*Exercise input*.
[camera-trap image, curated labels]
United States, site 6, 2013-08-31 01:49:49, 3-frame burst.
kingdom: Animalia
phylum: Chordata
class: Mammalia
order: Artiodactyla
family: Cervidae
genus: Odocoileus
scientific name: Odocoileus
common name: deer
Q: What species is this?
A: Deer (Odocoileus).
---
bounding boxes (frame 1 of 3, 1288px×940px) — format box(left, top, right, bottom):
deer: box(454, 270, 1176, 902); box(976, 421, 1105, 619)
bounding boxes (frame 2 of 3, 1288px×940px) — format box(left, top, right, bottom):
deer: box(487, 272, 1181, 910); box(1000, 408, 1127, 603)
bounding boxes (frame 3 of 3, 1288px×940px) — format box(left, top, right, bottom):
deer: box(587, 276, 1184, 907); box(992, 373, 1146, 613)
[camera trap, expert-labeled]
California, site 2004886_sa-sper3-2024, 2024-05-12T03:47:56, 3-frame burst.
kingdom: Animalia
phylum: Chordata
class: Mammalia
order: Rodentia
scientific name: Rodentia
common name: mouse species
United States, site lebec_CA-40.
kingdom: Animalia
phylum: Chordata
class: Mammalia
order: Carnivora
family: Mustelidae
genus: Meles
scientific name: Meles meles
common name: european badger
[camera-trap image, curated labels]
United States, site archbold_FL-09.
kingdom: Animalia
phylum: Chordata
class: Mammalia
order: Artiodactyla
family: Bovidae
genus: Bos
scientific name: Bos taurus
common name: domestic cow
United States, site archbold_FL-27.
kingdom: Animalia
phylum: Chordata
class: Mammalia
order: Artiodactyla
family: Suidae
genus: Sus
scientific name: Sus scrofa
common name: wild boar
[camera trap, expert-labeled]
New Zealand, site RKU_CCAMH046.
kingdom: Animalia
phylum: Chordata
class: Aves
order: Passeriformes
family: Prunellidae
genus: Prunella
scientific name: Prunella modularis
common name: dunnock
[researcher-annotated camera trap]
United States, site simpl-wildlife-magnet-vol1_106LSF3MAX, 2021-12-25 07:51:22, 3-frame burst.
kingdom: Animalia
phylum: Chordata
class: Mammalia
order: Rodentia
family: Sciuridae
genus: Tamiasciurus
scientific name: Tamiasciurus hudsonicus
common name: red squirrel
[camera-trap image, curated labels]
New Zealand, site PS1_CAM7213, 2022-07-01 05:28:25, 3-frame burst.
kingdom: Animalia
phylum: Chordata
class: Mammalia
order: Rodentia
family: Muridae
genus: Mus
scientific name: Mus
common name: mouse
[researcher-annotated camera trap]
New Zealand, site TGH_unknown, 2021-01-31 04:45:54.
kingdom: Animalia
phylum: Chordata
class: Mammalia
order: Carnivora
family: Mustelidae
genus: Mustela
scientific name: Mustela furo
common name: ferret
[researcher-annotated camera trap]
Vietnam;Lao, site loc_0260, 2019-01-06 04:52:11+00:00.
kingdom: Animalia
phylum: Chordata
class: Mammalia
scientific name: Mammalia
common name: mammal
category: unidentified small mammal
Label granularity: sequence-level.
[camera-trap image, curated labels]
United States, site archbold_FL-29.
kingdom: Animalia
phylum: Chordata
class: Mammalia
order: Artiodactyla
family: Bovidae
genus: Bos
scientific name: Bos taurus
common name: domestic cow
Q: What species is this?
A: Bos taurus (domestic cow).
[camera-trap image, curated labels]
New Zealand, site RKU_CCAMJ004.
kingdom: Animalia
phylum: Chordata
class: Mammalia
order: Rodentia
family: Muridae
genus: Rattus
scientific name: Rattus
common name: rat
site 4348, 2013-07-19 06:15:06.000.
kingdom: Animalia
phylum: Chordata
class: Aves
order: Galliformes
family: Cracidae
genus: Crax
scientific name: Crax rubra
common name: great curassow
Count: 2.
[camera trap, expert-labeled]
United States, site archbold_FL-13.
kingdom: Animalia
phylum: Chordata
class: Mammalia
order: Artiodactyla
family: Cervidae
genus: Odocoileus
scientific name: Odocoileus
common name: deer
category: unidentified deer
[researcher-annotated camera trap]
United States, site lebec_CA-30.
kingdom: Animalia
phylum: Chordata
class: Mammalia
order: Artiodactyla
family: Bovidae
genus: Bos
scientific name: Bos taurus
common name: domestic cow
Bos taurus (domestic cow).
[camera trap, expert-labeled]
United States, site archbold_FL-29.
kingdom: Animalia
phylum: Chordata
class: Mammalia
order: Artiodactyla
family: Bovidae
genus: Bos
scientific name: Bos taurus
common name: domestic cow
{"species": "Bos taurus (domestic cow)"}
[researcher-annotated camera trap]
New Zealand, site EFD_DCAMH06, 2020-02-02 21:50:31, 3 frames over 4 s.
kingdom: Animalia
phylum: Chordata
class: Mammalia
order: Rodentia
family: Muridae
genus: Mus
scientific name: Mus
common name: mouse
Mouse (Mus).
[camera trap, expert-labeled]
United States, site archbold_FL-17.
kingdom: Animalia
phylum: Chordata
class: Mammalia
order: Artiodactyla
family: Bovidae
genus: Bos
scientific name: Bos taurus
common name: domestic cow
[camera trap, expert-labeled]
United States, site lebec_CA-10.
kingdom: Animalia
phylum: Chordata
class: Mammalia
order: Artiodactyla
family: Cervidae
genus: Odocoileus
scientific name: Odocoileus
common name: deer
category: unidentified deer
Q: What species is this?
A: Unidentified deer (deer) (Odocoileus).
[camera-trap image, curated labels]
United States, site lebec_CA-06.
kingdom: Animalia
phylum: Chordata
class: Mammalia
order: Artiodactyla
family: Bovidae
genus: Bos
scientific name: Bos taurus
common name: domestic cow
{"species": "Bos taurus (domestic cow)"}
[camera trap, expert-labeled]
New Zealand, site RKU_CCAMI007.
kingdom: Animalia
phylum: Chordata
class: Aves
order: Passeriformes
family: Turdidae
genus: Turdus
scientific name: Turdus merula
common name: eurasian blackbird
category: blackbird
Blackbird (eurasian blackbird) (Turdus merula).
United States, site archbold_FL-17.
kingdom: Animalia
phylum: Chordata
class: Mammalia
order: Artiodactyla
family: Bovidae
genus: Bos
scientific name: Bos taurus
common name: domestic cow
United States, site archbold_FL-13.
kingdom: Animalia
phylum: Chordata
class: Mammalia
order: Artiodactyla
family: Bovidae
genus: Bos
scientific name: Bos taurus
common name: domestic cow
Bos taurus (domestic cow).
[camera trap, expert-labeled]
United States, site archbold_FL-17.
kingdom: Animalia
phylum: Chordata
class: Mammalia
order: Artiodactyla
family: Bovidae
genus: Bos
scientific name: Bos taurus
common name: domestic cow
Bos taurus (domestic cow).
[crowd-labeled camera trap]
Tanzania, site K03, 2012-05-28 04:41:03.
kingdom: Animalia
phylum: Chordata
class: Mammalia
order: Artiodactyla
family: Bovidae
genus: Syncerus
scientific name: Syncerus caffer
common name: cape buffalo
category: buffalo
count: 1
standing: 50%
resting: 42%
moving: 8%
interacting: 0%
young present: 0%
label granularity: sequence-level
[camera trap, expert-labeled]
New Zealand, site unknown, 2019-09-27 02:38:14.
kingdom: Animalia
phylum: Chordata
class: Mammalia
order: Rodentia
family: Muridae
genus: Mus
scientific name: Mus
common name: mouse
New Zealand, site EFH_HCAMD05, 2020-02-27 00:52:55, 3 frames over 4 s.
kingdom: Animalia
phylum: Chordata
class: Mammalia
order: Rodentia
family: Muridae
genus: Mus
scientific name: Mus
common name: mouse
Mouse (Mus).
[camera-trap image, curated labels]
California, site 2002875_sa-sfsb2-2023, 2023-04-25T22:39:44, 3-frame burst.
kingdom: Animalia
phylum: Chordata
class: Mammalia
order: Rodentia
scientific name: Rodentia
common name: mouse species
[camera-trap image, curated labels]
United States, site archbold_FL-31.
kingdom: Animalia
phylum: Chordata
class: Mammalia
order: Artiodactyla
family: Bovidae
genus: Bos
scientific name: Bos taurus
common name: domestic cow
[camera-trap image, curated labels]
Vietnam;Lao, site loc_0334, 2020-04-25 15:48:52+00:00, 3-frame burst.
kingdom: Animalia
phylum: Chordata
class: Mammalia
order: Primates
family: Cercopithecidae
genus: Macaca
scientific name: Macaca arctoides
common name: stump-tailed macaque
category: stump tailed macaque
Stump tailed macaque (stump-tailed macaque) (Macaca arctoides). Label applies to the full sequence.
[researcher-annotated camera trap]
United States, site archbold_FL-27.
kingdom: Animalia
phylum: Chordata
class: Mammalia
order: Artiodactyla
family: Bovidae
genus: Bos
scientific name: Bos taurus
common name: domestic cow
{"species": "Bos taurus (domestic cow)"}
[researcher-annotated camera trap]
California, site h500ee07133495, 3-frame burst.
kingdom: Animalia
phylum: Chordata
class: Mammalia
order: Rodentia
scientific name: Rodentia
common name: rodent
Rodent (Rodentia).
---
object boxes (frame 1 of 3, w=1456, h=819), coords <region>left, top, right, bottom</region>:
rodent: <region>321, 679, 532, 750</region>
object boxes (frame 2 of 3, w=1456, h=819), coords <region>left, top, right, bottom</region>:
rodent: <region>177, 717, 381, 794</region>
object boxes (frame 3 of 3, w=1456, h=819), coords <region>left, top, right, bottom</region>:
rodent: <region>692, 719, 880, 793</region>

*Your objective*. Once the line containing "common name: rodent" is found in the listing above, set down that line and every line after it, exactly.

*Response area*.
common name: rodent
Rodent (Rodentia).
---
object boxes (frame 1 of 3, w=1456, h=819), coords <region>left, top, right, bottom</region>:
rodent: <region>321, 679, 532, 750</region>
object boxes (frame 2 of 3, w=1456, h=819), coords <region>left, top, right, bottom</region>:
rodent: <region>177, 717, 381, 794</region>
object boxes (frame 3 of 3, w=1456, h=819), coords <region>left, top, right, bottom</region>:
rodent: <region>692, 719, 880, 793</region>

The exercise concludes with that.